1. No matter how early the parents loose the baby, they are still parents. Of course, I see this as a Biblical truth. God speaks of knowing babies in the womb–he knows them before they are born. So, if God is the ultimate parent (Daddy) and humans are a reflection of that parentage, then they are parents upon conception. Loss of one’s title as Mom or Dad isn’t accurate, and I think there can be comfort in that. What little it may be.

2. Upon death (again, thinking Biblically here), babies immediately have a new body. Well, this would be for everyone, but I think that when parents loose a child at such a young age, it is difficult for them to think of their child with a body. But, scripturally, this is inaccurate. The Bible says that when we are absent from the body (earthly), we are present with the Lord (spiritual). So, babies aren’t just floating around naked or under the ground. Rather, they are with Jesus–actually where are spirits are too, if we believe in Jesus (I can chapter and verse this for you if you are interested, but I don’t have my Bible on me right now). Hopefully, parents can find comfort in knowing that their child has a body that is much perfect than ours and that they are fully experiencing Jesus. There is peace in that somewhere.
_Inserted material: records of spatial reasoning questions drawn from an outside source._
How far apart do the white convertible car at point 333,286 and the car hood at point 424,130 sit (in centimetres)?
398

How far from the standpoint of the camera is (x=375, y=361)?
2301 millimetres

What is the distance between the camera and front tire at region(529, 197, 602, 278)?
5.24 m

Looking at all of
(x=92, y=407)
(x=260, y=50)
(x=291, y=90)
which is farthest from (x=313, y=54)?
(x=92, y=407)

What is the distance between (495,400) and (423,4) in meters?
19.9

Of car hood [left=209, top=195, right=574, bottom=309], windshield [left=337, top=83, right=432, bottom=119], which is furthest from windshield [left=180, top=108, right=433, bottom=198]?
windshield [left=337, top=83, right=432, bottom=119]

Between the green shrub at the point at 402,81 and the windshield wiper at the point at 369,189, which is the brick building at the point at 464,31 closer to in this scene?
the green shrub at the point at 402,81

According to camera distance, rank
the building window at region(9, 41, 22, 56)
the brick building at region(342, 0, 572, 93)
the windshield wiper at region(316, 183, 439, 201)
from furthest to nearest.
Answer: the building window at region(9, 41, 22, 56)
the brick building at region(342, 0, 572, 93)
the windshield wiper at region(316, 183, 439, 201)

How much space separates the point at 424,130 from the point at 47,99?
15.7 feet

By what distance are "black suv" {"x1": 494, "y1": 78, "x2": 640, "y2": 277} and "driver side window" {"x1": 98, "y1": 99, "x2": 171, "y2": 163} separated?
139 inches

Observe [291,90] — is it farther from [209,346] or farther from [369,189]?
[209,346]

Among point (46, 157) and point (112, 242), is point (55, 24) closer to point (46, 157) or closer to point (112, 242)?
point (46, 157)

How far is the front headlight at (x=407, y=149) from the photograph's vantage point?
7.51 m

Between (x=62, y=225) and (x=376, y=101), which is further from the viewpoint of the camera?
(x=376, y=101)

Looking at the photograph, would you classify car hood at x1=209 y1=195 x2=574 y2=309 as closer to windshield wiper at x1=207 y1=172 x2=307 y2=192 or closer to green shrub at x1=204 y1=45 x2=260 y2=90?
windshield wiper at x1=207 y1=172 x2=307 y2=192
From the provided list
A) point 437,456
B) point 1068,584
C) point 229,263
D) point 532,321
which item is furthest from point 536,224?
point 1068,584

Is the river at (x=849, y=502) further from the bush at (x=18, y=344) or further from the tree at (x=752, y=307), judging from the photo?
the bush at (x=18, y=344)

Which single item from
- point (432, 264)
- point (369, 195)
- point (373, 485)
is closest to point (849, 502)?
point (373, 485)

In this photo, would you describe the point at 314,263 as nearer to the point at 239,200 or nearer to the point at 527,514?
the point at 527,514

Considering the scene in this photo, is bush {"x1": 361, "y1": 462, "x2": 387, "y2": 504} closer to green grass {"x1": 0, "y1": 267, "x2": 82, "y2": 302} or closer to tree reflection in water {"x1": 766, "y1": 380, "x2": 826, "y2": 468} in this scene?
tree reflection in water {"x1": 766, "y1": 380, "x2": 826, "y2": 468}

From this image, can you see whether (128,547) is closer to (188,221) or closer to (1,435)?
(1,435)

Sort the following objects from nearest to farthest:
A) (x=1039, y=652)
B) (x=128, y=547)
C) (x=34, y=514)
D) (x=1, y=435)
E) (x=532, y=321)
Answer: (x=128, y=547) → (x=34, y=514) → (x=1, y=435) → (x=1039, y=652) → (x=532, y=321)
3. I will never have the words to fully comfort, and that’s okay. I don’t have to. And, I will never use Scripture as a condemnation for grief. I had this happen to me when Michael died, and it was awful. Jesus is a God of comfort, especially in grief. And that is what I strive to be, too.

4. I don’t understand the why’s, and I don’t want that to be okay, but I think sometimes it has to be.

5. I have a heart for prayer, often in the middle of the night, often without knowing the words. And that’s okay.

Pray for my friends Matt and Amanda and their baby. Pray that love and comfort surrounds them during this time of grief. Pray that I am able to comfort and love even from a distance.